## [What the exercise asks]
Could you find each line of the data below that contains the word "novo" and copy those lines?

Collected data
—————
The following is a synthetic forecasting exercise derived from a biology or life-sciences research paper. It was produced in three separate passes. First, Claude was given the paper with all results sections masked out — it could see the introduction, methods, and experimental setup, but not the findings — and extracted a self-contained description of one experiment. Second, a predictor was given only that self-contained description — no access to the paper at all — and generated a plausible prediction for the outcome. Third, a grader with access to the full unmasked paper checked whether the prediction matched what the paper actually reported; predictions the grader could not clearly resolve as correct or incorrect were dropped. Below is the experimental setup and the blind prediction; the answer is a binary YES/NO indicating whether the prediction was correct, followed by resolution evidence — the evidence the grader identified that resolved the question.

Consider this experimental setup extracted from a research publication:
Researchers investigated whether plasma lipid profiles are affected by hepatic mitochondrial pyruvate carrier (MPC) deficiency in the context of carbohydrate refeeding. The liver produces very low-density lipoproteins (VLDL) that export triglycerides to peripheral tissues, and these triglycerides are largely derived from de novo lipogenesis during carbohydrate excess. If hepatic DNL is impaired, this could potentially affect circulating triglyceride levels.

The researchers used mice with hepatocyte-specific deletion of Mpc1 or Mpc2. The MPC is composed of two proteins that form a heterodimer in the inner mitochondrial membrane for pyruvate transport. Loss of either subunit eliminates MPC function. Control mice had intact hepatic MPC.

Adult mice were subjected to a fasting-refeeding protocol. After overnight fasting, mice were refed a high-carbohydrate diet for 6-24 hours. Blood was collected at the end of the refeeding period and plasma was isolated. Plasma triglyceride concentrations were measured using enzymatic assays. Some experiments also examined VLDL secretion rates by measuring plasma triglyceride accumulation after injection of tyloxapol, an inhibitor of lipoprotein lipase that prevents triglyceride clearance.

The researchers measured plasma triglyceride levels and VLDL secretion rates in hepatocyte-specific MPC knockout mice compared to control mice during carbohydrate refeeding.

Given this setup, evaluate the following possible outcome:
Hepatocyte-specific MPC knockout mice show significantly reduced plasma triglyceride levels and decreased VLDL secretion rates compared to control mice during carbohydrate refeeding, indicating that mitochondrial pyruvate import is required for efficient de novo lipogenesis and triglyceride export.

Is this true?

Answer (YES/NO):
—————
## [Answer space]
Researchers investigated whether plasma lipid profiles are affected by hepatic mitochondrial pyruvate carrier (MPC) deficiency in the context of carbohydrate refeeding. The liver produces very low-density lipoproteins (VLDL) that export triglycerides to peripheral tissues, and these triglycerides are largely derived from de novo lipogenesis during carbohydrate excess. If hepatic DNL is impaired, this could potentially affect circulating triglyceride levels.
Hepatocyte-specific MPC knockout mice show significantly reduced plasma triglyceride levels and decreased VLDL secretion rates compared to control mice during carbohydrate refeeding, indicating that mitochondrial pyruvate import is required for efficient de novo lipogenesis and triglyceride export.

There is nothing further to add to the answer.